● Text for analysis:
--*--
I. Service Was Proper
Cummings is an Australian citizen who lives in Hong Kong. According to the amended
complaint, he is the “principal” of Ozwest, Inc., an Oregon company. (ECF No. 14 at 2.) This is
reflected in the fact that he was Ozwest’s signatory on the license agreement that is the foundation
of this case. (ECF No. 14-1.) On March 31, 2014, Plaintiff served Cummings by having a process
server leave a copy of the summons and complaint at Ozwest’s offices in Oregon. On June 4,
Plaintiff’s counsel mailed copies of the same documents to Cummings at the same office address.
Under Oregon law, which governs service of process issues, Fed.R.Civ.P. 4(e)(1), this is known as
“office service.” “If the person to be served maintains an office for the conduct of business, office
service may be made by leaving true copies of the summons and the complaint at such office during
normal working hours with the person who is apparently in charge.” Or. R. Civ. P. 7 D(2)(c). In
addition, a plaintiff “shall cause to be mailed, by first class mail, true copies of the summons and
the complaint to the defendant at defendant's dwelling house or usual place of abode or defendant's
place of business or such other place under the circumstances that is most reasonably calculated to
apprise the defendant of the existence and pendency of the action . . .” Id.
--*--
● Dataset:
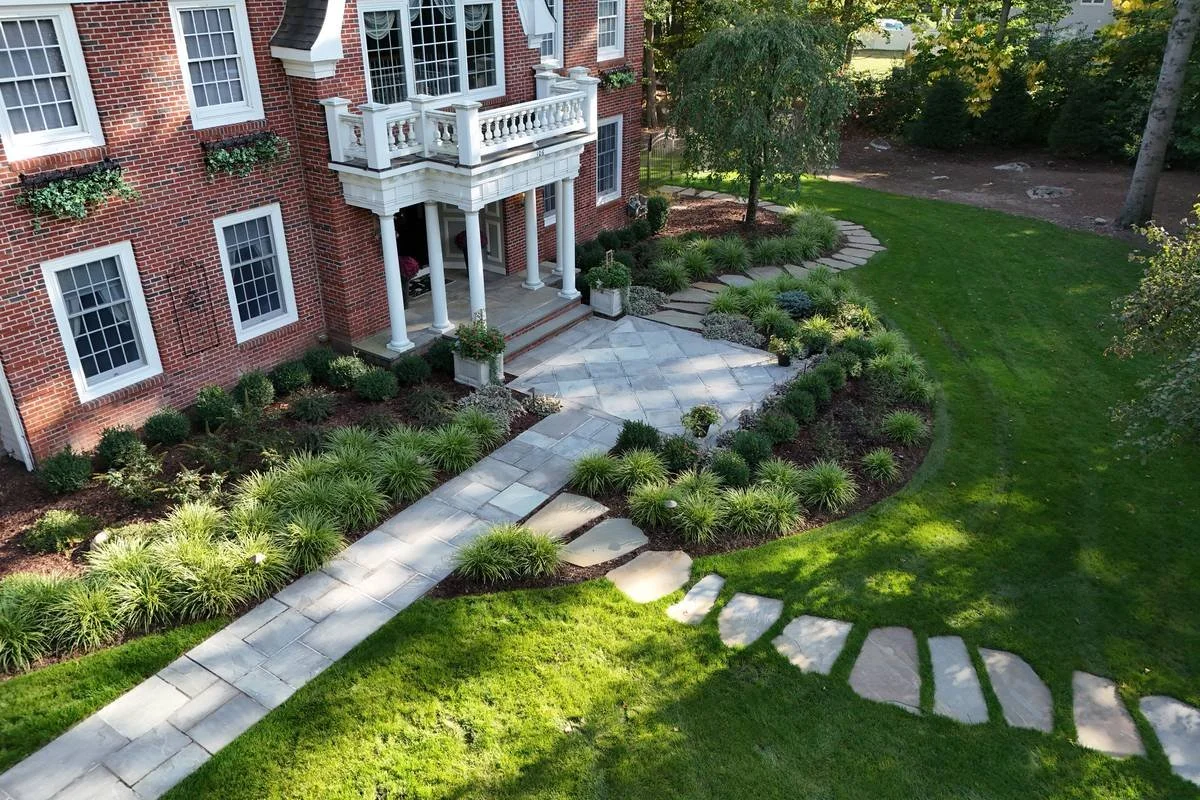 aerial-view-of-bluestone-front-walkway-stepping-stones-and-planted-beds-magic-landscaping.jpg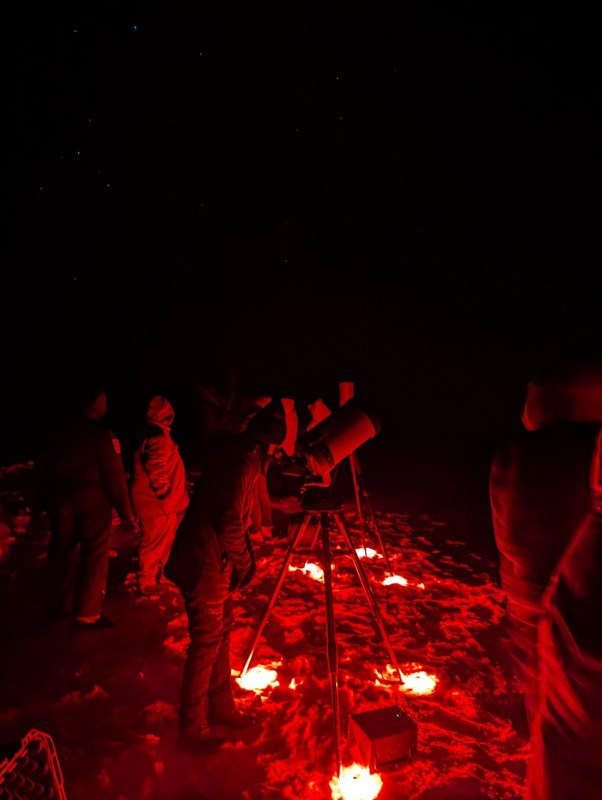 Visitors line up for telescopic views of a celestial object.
--*--
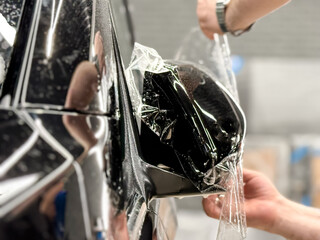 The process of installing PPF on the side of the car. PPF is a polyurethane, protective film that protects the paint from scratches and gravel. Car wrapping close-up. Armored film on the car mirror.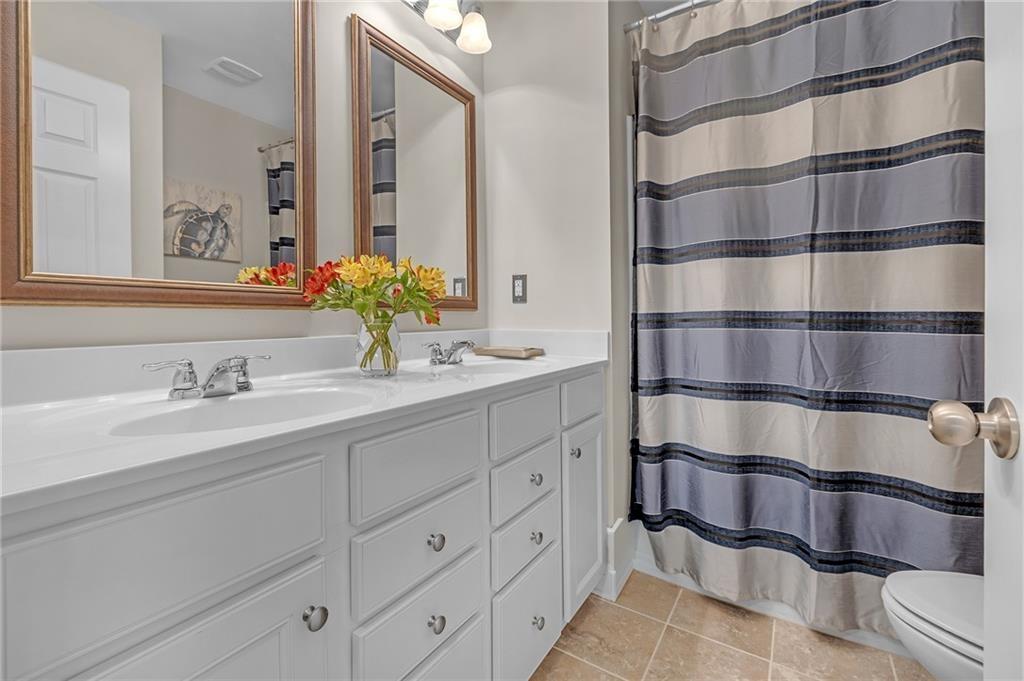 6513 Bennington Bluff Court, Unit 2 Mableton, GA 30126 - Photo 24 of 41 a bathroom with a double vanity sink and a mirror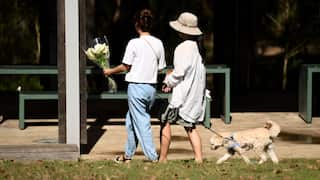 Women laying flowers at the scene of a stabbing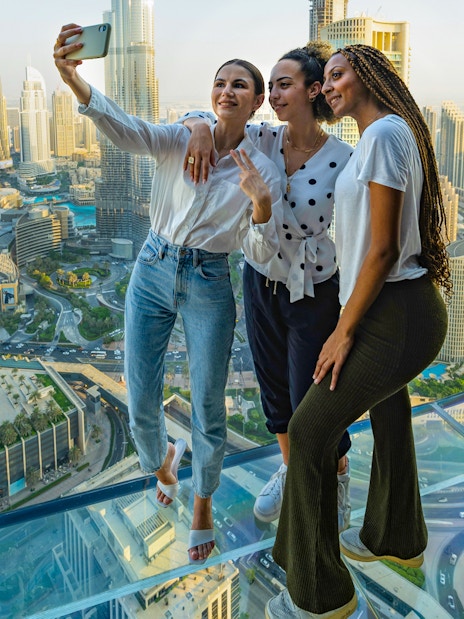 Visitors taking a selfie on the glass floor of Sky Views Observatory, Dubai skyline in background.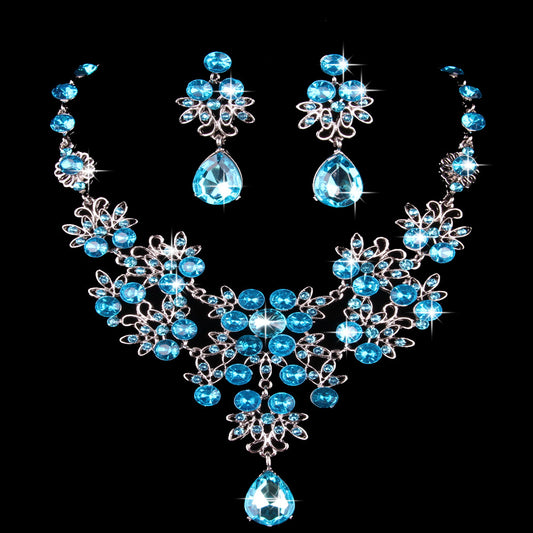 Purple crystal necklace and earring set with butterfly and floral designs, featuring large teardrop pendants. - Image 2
--*--
● Tasks:
1. Repeat word for word everything in the service-of-process passage from "I. Service Was" down to "same office address.".
2. Answer these questions from the service-of-process passage:
(a) Where does Cummings live?
(b) On what date did Plaintiff serve Cummings?
(c) What is this method of service called under Oregon law?
The items have no connection to the service-of-process passage.

● Answers for each item:
1.
I. Service Was Proper
Cummings is an Australian citizen who lives in Hong Kong. According to the amended
complaint, he is the “principal” of Ozwest, Inc., an Oregon company. (ECF No. 14 at 2.) This is
reflected in the fact that he was Ozwest’s signatory on the license agreement that is the foundation
of this case. (ECF No. 14-1.) On March 31, 2014, Plaintiff served Cummings by having a process
server leave a copy of the summons and complaint at Ozwest’s offices in Oregon. On June 4,
Plaintiff’s counsel mailed copies of the same documents to Cummings at the same office address.

2.
(a) Hong Kong
(b) March 31, 2014
(c) Office service